Process Mineralogical Assessment of the Grinding Products of the Per Geijer Iron Oxide-Apatite Deposits

Information obtained from comminution test work at the laboratory scale can be utilized to characterize ore types and predict their behavior during comminution at the industrial scale. Comminution tests with a laboratory-scale rod and ball mill of 13 predefined ore types from the Per Geijer iron oxide-apatite deposits were conducted. The grinding setup refers to the so-called Malmberget method used at LKAB, characterized by a subsequent circuit of rod and ball mill grinding. The highest P₈₀ values were obtained by grinding only in the rod mill for 10 min (step A). Ball mill grinding for 25 min (step B) and 35 min (step C) gave a very narrow range of P₈₀ values.
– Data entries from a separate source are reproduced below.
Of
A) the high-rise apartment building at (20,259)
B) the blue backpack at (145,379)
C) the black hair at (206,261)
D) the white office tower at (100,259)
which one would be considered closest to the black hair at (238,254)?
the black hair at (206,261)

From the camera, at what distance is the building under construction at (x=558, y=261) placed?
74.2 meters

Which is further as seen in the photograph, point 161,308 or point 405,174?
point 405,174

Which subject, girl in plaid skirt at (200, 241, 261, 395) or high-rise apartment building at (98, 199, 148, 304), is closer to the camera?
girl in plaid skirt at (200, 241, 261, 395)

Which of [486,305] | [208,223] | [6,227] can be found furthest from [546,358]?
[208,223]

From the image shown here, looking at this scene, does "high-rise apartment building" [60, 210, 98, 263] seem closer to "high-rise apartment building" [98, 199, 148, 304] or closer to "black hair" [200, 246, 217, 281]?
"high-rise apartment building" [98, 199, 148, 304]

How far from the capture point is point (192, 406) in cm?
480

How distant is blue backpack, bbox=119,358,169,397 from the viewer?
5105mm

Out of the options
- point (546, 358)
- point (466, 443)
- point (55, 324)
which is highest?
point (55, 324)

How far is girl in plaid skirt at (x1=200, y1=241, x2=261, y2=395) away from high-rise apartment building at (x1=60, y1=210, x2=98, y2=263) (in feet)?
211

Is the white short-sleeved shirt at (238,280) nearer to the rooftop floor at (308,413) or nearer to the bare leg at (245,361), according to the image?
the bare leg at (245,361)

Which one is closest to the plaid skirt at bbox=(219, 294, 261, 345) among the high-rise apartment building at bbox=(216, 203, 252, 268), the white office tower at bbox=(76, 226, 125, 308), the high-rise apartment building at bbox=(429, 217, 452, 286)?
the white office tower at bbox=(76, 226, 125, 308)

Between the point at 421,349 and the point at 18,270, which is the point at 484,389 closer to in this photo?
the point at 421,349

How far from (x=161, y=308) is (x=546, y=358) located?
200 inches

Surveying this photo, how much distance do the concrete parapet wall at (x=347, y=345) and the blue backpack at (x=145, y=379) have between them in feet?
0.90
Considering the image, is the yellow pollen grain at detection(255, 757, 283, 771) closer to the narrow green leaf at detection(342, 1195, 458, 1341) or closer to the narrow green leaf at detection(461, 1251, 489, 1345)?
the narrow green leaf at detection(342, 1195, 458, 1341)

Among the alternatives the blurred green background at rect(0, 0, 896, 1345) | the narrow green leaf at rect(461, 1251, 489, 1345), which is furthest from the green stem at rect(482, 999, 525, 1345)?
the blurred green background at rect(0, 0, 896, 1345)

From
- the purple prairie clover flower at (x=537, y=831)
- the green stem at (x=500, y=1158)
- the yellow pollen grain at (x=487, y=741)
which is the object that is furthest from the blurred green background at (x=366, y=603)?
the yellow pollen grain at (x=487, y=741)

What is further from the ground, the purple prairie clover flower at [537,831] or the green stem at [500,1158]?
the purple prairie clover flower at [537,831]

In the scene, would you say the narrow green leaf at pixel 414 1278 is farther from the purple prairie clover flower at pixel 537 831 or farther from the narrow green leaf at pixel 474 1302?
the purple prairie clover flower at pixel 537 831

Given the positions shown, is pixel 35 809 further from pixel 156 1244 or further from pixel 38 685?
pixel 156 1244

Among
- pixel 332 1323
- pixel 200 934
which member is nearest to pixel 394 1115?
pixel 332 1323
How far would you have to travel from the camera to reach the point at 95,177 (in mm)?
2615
Hematite-dominated ore types had significantly higher P₈₀ values after the primary grinding step A compared to the other ore types. Generally, Fe content increased in finer particle size classes while CaO and P contents decreased. The influence of silicates or phosphates is dependent on the dominant iron oxide. Magnetite-dominated ore types are more likely to be affected in their comminution behavior by the presence of silicate minerals. In contrast, hematite-dominant ore types are instead influenced by the presence of apatite. The difference in the degree of liberation of magnetite and hematite between ore types depends on size fractions rather than the amount of gangue in the ore most likely caused by very fine intergrowth of both iron oxides. A consolidation from 13 to 8 ore types is favored, supporting possible future mining of the Per Geijer deposits.